_Requirements_
Transcribe the records below exactly as they appear, omitting any pictures.

_Data supplied_
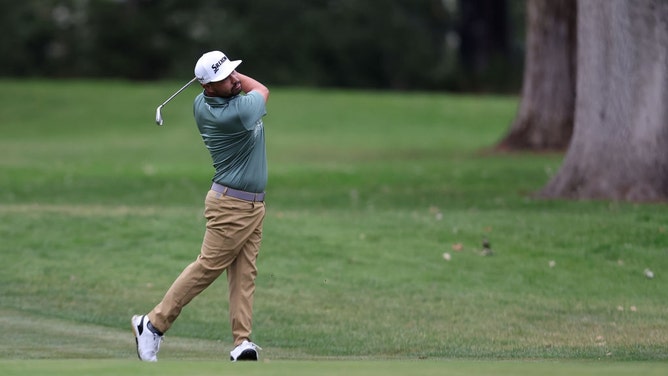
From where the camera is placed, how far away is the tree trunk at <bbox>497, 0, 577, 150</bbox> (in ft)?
83.0

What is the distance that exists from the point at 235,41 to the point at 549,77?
98.0 feet

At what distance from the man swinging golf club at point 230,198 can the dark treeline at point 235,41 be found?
137 feet

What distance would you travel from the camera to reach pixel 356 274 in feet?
44.4

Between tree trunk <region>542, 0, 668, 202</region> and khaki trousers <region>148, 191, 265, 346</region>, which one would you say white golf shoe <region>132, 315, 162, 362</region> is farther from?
tree trunk <region>542, 0, 668, 202</region>

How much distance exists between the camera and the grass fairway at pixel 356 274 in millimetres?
10117

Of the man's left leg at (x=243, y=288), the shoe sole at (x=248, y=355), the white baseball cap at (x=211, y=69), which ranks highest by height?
the white baseball cap at (x=211, y=69)

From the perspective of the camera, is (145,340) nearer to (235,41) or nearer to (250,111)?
(250,111)

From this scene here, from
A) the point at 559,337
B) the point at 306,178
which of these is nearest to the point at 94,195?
the point at 306,178

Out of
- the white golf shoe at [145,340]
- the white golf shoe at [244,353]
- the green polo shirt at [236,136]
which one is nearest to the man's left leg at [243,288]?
the white golf shoe at [244,353]

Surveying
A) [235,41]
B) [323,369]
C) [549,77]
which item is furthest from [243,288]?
[235,41]

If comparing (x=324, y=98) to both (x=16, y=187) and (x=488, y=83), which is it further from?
(x=16, y=187)

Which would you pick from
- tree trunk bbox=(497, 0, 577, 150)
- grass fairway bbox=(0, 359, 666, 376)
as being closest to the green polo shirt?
grass fairway bbox=(0, 359, 666, 376)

_Solved problem_
From where the camera is placed, how far away is the tree trunk at <bbox>497, 0, 577, 150</bbox> (in ft)?
83.0

What is the distance that exists from the point at 235,41 to the point at 549,77?
98.0 feet

At what distance from the man swinging golf club at point 230,198 can the dark treeline at point 235,41 be found?
137 feet

What distance would you travel from the camera to reach pixel 356 274 in feet?
44.4

Between tree trunk <region>542, 0, 668, 202</region> and khaki trousers <region>148, 191, 265, 346</region>, which one would you say white golf shoe <region>132, 315, 162, 362</region> is farther from?
tree trunk <region>542, 0, 668, 202</region>

How much distance exists between the camera and the grass fairway at pixel 356 274 in millimetres?
10117

Of the man's left leg at (x=243, y=288), the shoe sole at (x=248, y=355), the white baseball cap at (x=211, y=69), which ranks highest by height?
the white baseball cap at (x=211, y=69)

From the perspective of the camera, is (145,340) nearer to (235,41) or nearer to (250,111)?
(250,111)

From this scene here, from
A) the point at 559,337
B) the point at 306,178
which of these is nearest to the point at 94,195?
the point at 306,178

Out of
- the white golf shoe at [145,340]
- the white golf shoe at [244,353]
- the green polo shirt at [236,136]
which one is nearest to the man's left leg at [243,288]?
the white golf shoe at [244,353]

Surveying
A) [235,41]
B) [323,369]
C) [549,77]
which item is furthest from [243,288]?
[235,41]

If comparing (x=324, y=98) to both (x=16, y=187) and (x=488, y=83), which is it further from?
(x=16, y=187)

Which would you pick from
- tree trunk bbox=(497, 0, 577, 150)
- grass fairway bbox=(0, 359, 666, 376)
as being closest to the green polo shirt?
grass fairway bbox=(0, 359, 666, 376)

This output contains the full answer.